BEGIN
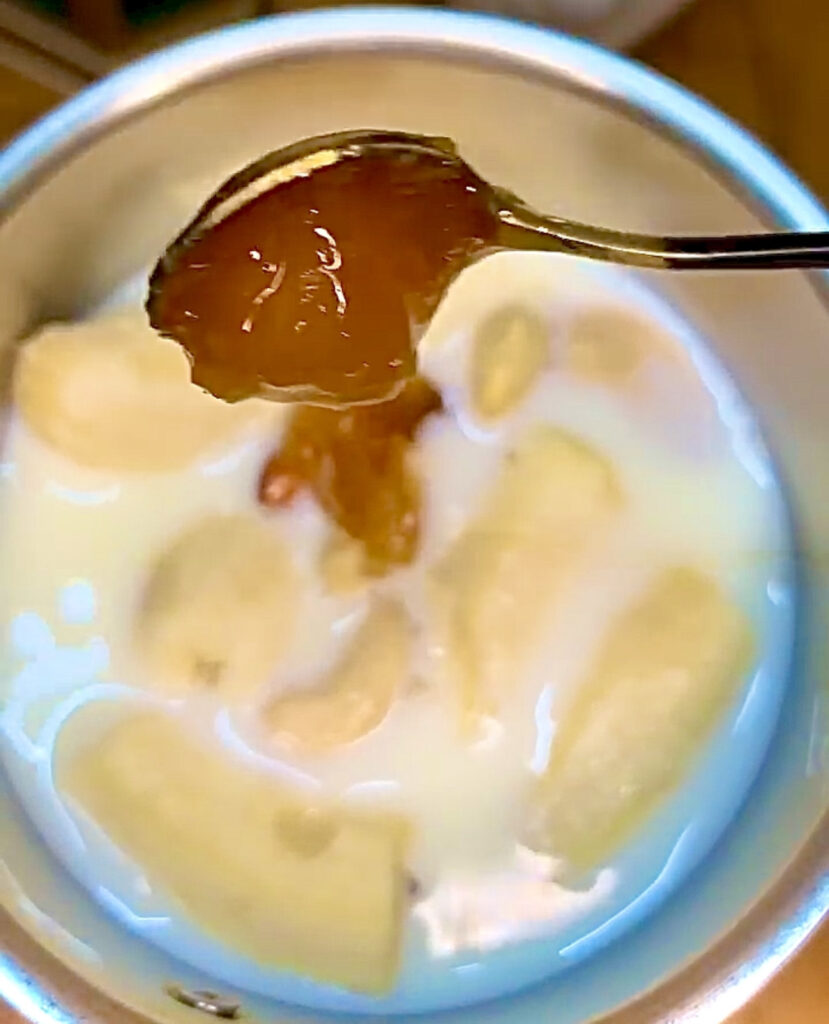 Healthy banana milkshake served with whipped cream and nuts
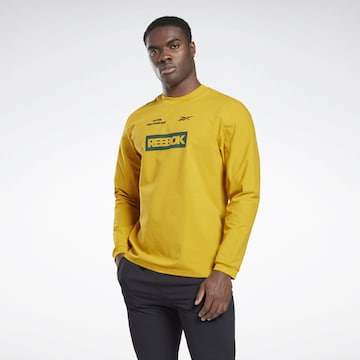 Reebok - Camiseta funcional en amarillo: frente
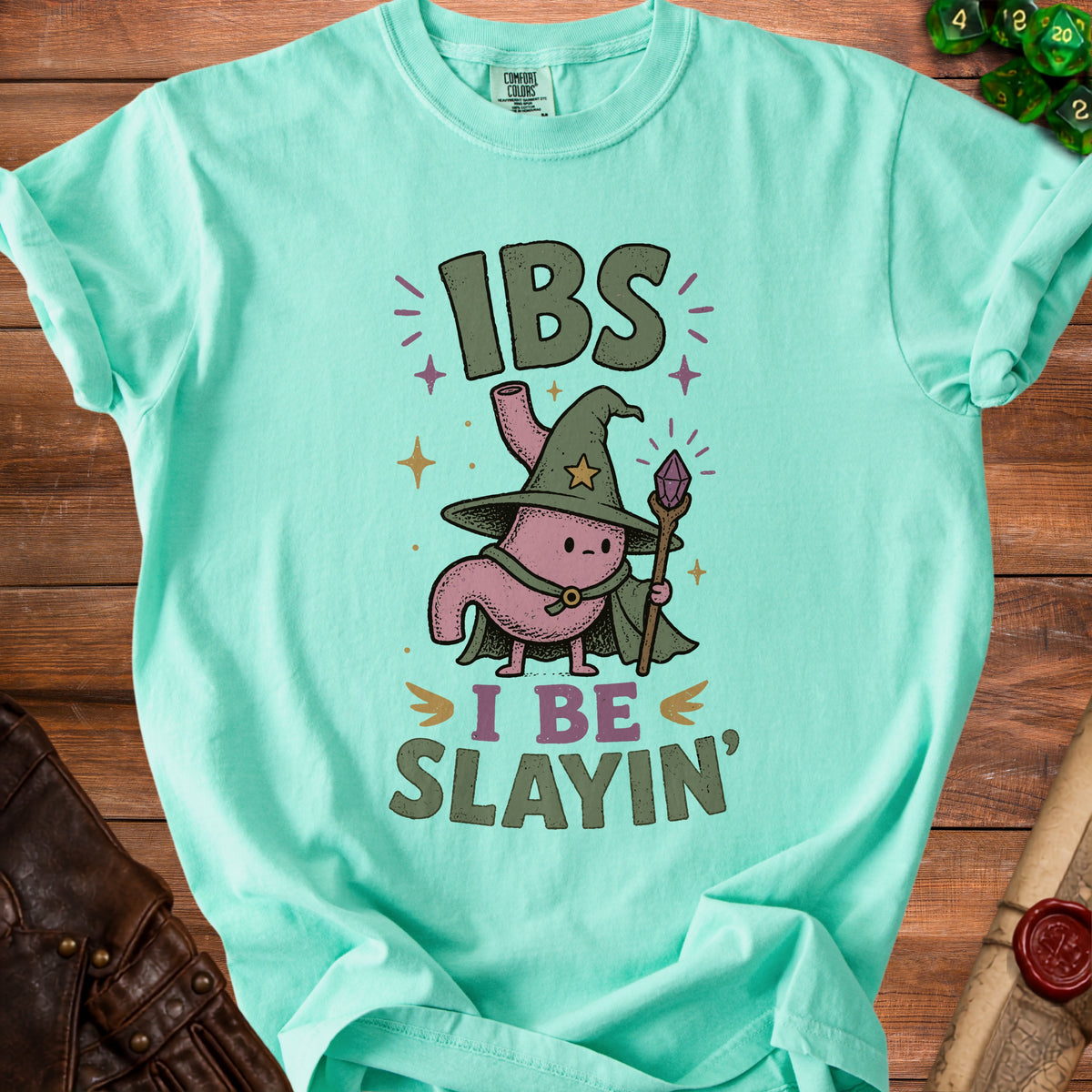 Mint green t-shirt with a cartoon stomach wearing a wizard hat and saying "IBS I Be Slayin'".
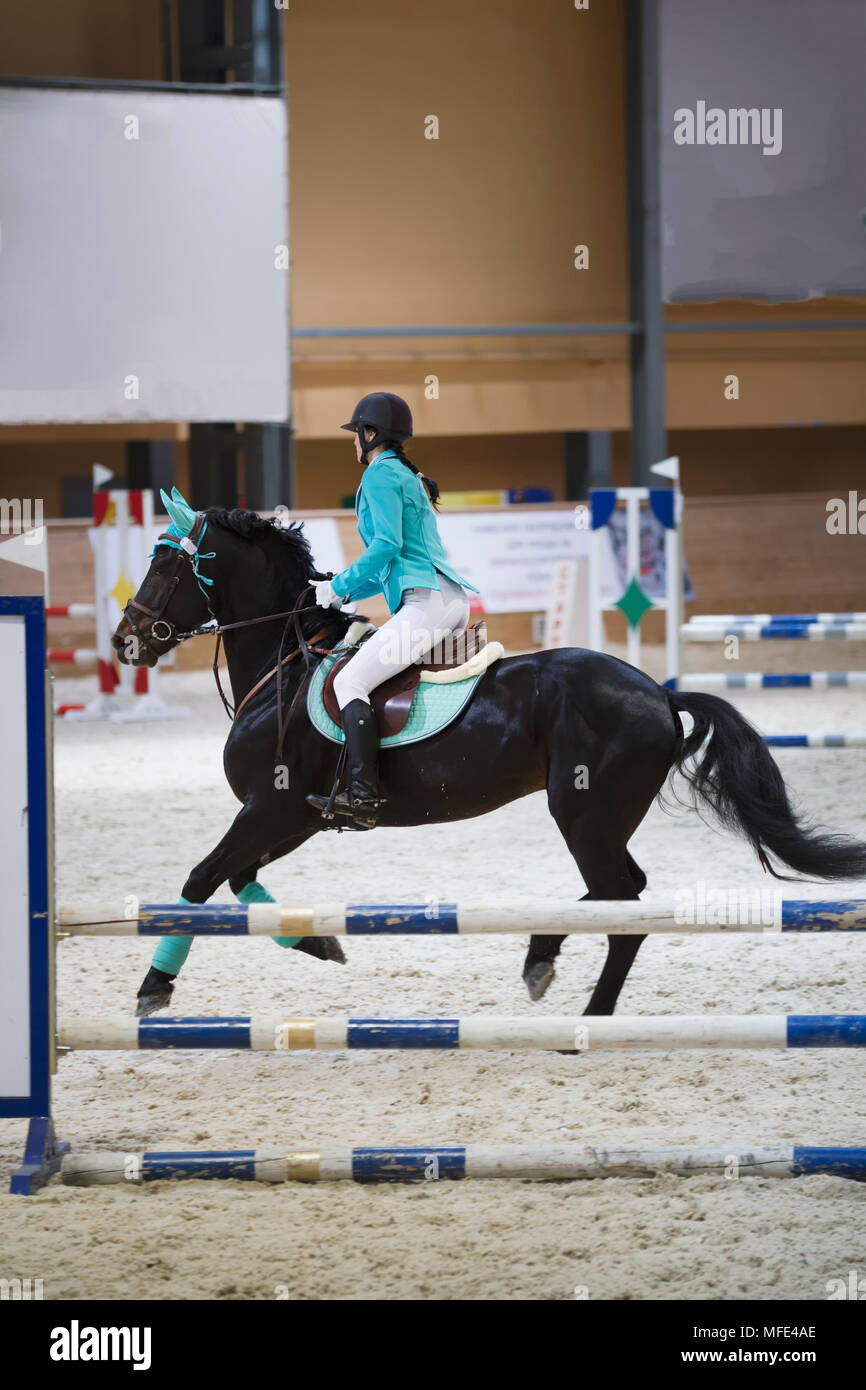Slim young woman on the black horse galloping at show jumping competition Stock Photo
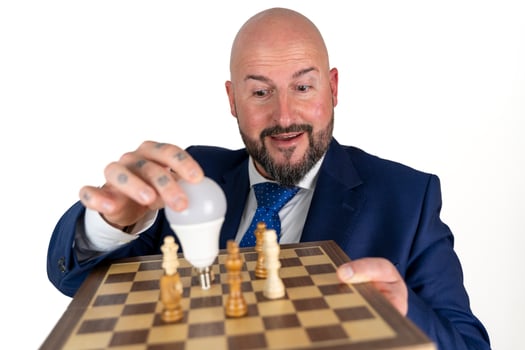 portrait of businessman in blue suit and tie with friendly expression showing light bulb on chessboard as symbol isolated on white background photo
END
**Your assignment:** Output every record above exactly as written, but skip the pictures.

**Response area:**
 Healthy banana milkshake served with whipped cream and nuts
 Reebok - Camiseta funcional en amarillo: frente
 Mint green t-shirt with a cartoon stomach wearing a wizard hat and saying "IBS I Be Slayin'".
Slim young woman on the black horse galloping at show jumping competition Stock Photo
 portrait of businessman in blue suit and tie with friendly expression showing light bulb on chessboard as symbol isolated on white background photo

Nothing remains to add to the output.